Copy each line exactly.

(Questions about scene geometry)
◇ ◇ ◇ ◇

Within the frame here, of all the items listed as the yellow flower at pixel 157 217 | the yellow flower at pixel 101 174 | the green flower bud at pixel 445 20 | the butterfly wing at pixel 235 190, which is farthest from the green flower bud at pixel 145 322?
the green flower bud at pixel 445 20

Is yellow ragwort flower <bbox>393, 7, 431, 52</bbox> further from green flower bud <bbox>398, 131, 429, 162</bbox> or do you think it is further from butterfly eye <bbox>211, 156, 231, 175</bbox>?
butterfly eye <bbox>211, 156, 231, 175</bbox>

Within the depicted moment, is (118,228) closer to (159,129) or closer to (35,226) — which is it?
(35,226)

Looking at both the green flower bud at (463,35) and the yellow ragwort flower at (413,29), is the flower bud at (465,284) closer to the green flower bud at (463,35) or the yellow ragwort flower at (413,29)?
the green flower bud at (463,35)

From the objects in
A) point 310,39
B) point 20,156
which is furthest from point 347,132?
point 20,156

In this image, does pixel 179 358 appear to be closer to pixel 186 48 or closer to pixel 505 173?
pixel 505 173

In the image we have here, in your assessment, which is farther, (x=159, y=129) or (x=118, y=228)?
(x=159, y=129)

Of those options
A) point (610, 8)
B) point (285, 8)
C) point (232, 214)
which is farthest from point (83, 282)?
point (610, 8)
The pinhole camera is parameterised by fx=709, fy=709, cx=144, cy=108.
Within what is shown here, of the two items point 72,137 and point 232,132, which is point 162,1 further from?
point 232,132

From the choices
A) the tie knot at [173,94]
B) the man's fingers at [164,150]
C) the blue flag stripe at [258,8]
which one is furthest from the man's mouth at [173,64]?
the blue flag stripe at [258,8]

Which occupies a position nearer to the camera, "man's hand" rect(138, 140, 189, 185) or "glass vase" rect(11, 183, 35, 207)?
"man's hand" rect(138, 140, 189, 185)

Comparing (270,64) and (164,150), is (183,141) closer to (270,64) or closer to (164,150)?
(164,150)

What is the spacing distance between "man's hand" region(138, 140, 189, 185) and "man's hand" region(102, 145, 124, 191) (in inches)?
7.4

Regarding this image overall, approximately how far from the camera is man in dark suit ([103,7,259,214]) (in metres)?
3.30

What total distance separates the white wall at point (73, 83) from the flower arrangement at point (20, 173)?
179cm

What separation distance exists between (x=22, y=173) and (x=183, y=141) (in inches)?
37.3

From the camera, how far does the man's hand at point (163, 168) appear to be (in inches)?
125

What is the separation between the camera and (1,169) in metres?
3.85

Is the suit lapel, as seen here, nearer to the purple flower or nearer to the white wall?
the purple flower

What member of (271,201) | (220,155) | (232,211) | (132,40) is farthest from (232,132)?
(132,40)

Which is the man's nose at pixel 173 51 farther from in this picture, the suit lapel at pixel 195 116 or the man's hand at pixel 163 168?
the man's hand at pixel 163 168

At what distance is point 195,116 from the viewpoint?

◇ ◇ ◇ ◇

• **Reply**
Within the frame here, of all the items listed as the yellow flower at pixel 157 217 | the yellow flower at pixel 101 174 | the green flower bud at pixel 445 20 | the butterfly wing at pixel 235 190, which is farthest from the green flower bud at pixel 145 322?
the green flower bud at pixel 445 20

Is yellow ragwort flower <bbox>393, 7, 431, 52</bbox> further from green flower bud <bbox>398, 131, 429, 162</bbox> or do you think it is further from butterfly eye <bbox>211, 156, 231, 175</bbox>?
butterfly eye <bbox>211, 156, 231, 175</bbox>

Within the depicted moment, is (118,228) closer to (159,129) or closer to (35,226) — which is it?
(35,226)

Looking at both the green flower bud at (463,35) and the yellow ragwort flower at (413,29), is the flower bud at (465,284) closer to the green flower bud at (463,35) or the yellow ragwort flower at (413,29)?
the green flower bud at (463,35)

From the objects in
A) point 310,39
B) point 20,156
which is furthest from point 347,132?
point 20,156

In this image, does pixel 179 358 appear to be closer to pixel 186 48 or closer to pixel 505 173?
pixel 505 173

In the image we have here, in your assessment, which is farther, (x=159, y=129) or (x=118, y=228)?
(x=159, y=129)

Of those options
A) point (610, 8)
B) point (285, 8)
C) point (232, 214)
which is farthest from point (83, 282)?
point (610, 8)
The pinhole camera is parameterised by fx=709, fy=709, cx=144, cy=108.
Within what is shown here, of the two items point 72,137 and point 232,132, which is point 162,1 further from?
point 232,132

From the choices
A) the tie knot at [173,94]
B) the man's fingers at [164,150]
C) the blue flag stripe at [258,8]
which one is furthest from the man's mouth at [173,64]?
the blue flag stripe at [258,8]

Which occupies a position nearer to the camera, "man's hand" rect(138, 140, 189, 185) or "glass vase" rect(11, 183, 35, 207)?
"man's hand" rect(138, 140, 189, 185)

Comparing (270,64) and (164,150), is (183,141) closer to (270,64) or closer to (164,150)?
(164,150)

What is the spacing distance between "man's hand" region(138, 140, 189, 185) and "man's hand" region(102, 145, 124, 191) (in inches)?
7.4

Regarding this image overall, approximately how far from the camera is man in dark suit ([103,7,259,214]) (in metres)?
3.30

What total distance separates the white wall at point (73, 83) from the flower arrangement at point (20, 173)?
179cm

What separation distance exists between (x=22, y=173) and (x=183, y=141) (in inches)?
37.3

From the camera, how far does the man's hand at point (163, 168) appear to be (in inches)?
125

What is the separation between the camera and (1,169) in metres?
3.85

Is the suit lapel, as seen here, nearer to the purple flower or nearer to the white wall?
the purple flower

What member of (271,201) | (220,155) | (232,211) | (132,40) is farthest from (232,132)?
(132,40)

Which is the man's nose at pixel 173 51 farther from in this picture, the suit lapel at pixel 195 116 or the man's hand at pixel 163 168?
the man's hand at pixel 163 168

At what distance is point 195,116 from the viewpoint?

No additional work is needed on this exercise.